### Kutipan Pilihan
★ ★ ★ ★ ★ ★ ★
Setelah itu, para jama’ah kembali ke rumah masing-masing melalui jalan yang berbeda untuk merayakan Idulfitri bersama keluarganya, dengan jamuan makan, minum, hiburan, dan bersenang-senang sebagaimana yang dicontohkan oleh Nabi ﷺ. Semuanya tadi melengkapi kebahagiaan mereka di hari besar dan hari fitrah.
Sebagaimana sunah Nabi ﷺ, begitulah Hari Raya yang akan dirayakan oleh umat Islam di dalam negara Khilafah. Dimulai sejak menjelang malam tanggal 29 Ramadan, Negara Khilafah akan melakukan rukyatul hilal. Negara juga mendorong umat Islam untuk melakukan hal yang sama. Karena ini hukumnya fardu kifayah. Jika malam itu hilal ditemukan, lalu diambil sumpah hingga sah, maka khalifah akan mengumumkan istbat 1 Syawal jatuh besoknya. Jika tidak, maka hitungan Ramadan disempurnakan, sehingga ditetapkan 1 Syawal jatuh esok lusanya.
★ ★ ★ ★ ★ ★ ★
### Informasi yang Tersedia

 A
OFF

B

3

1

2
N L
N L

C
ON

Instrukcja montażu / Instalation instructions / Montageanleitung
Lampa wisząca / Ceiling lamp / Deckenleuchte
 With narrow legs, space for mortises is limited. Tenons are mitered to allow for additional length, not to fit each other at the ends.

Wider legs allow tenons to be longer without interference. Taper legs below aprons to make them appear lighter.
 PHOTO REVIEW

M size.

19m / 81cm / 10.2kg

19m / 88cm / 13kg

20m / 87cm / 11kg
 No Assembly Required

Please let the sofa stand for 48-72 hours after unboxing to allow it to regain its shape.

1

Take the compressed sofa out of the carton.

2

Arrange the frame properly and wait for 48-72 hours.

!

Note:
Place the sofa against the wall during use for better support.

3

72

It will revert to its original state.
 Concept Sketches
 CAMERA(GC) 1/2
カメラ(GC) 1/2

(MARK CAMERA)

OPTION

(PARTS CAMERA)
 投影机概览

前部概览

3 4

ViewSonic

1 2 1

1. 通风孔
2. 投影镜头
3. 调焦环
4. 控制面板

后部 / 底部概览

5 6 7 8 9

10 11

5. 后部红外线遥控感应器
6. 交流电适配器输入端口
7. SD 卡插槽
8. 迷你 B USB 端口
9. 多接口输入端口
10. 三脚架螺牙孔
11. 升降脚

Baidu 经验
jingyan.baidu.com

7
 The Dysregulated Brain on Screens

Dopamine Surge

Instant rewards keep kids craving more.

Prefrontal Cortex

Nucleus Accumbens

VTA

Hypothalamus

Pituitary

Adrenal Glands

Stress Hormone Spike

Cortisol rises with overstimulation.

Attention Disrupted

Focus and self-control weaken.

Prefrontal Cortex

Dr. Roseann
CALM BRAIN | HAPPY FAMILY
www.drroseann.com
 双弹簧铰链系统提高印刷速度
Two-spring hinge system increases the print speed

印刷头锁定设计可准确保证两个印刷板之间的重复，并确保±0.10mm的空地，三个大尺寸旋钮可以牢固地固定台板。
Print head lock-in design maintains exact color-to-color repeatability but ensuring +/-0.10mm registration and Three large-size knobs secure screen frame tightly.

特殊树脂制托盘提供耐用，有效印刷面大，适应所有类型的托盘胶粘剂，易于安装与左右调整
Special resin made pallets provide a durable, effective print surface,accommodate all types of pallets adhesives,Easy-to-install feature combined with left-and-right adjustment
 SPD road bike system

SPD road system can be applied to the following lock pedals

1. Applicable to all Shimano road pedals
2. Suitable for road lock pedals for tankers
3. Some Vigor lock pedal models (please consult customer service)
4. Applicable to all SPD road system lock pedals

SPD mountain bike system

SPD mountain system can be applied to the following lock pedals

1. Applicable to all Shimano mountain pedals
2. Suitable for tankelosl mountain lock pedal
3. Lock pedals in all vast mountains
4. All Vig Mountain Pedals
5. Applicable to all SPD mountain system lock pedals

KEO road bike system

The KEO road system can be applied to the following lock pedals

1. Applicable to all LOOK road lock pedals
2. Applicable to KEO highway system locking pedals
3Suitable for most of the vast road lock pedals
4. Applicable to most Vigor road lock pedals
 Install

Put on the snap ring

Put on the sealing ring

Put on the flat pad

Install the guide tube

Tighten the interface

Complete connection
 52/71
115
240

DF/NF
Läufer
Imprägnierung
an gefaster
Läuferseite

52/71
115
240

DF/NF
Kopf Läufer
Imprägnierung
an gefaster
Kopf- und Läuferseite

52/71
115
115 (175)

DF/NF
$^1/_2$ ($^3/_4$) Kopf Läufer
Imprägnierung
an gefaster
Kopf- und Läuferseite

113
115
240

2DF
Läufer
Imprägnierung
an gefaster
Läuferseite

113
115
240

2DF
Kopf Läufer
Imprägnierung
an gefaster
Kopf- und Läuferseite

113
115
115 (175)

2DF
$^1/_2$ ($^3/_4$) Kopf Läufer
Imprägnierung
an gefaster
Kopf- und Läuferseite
★ ★ ★ ★ ★ ★ ★
### Tugas
Tuliskan kembali tanpa perubahan bagian kutipan tentang perayaan Idulfitri yang dimulai dengan "Sebagaimana sunah Nabi" dan berlanjut sampai "jatuh esok lusanya.".

### Jawaban Tugas
Sebagaimana sunah Nabi ﷺ, begitulah Hari Raya yang akan dirayakan oleh umat Islam di dalam negara Khilafah. Dimulai sejak menjelang malam tanggal 29 Ramadan, Negara Khilafah akan melakukan rukyatul hilal. Negara juga mendorong umat Islam untuk melakukan hal yang sama. Karena ini hukumnya fardu kifayah. Jika malam itu hilal ditemukan, lalu diambil sumpah hingga sah, maka khalifah akan mengumumkan istbat 1 Syawal jatuh besoknya. Jika tidak, maka hitungan Ramadan disempurnakan, sehingga ditetapkan 1 Syawal jatuh esok lusanya.